[Short descriptive text snippets]
▽

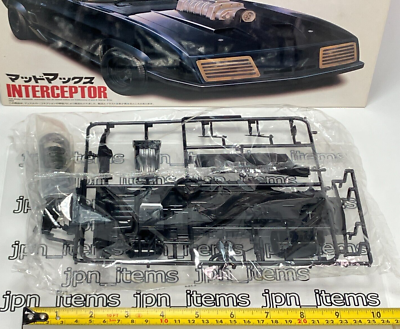 Aoshima 1/24 Kit The Road Warrior MadMax Interceptor Mad Max 2003
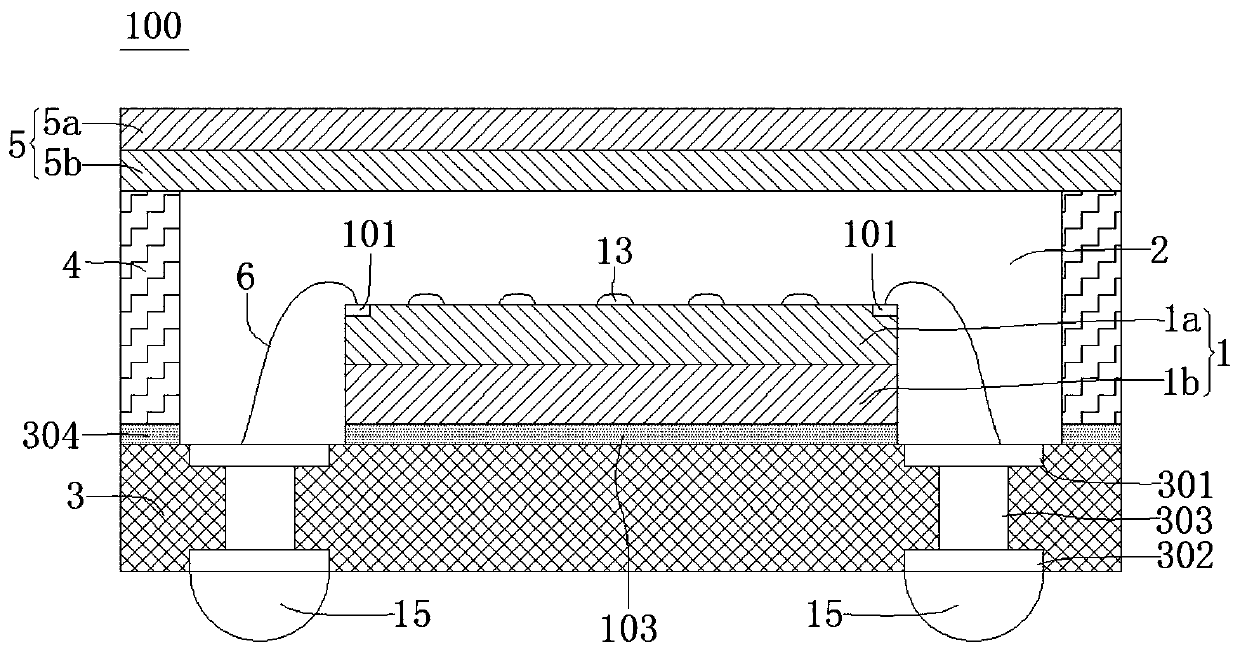 An under-screen optical fingerprint identification module and an electronic device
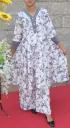MIST ELEGANCE FLARE KURTI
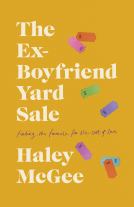 book cover for The Ex-Boyfriend Yard Sale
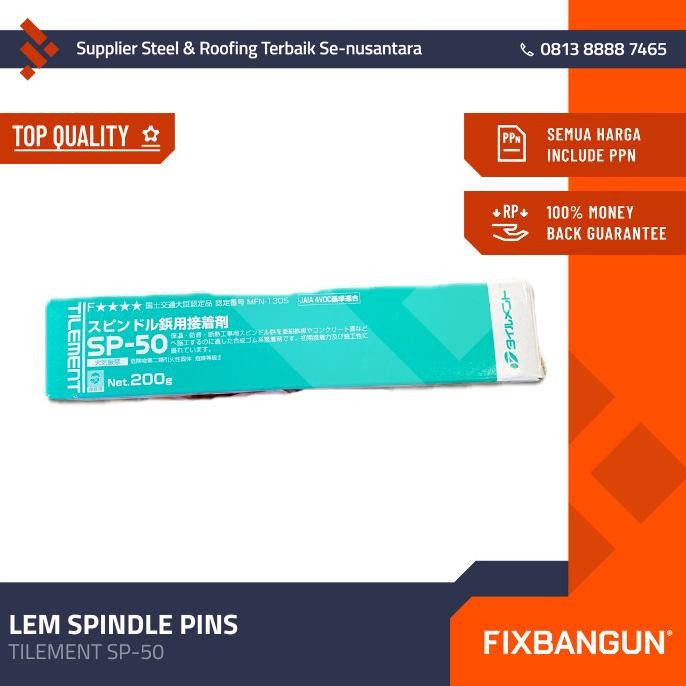 

Promo Lem Spindle Pins Tilement SP-50 COD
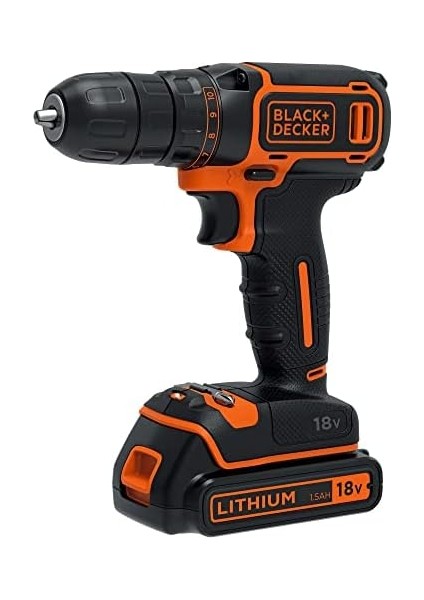 + BDCDC18 Şarjlı Darbesiz Matkap, 18V, Çok Renkli fiyatları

△

What you need to copy is the run of lines from the one holding "MIST ELEGANCE FLARE KURTI" through the end of the data, exactly and only, both ends included, pictures omitted.

_SOLUTION FOR THIS EXERCISE_:
MIST ELEGANCE FLARE KURTI
 book cover for The Ex-Boyfriend Yard Sale

Promo Lem Spindle Pins Tilement SP-50 COD
 + BDCDC18 Şarjlı Darbesiz Matkap, 18V, Çok Renkli fiyatları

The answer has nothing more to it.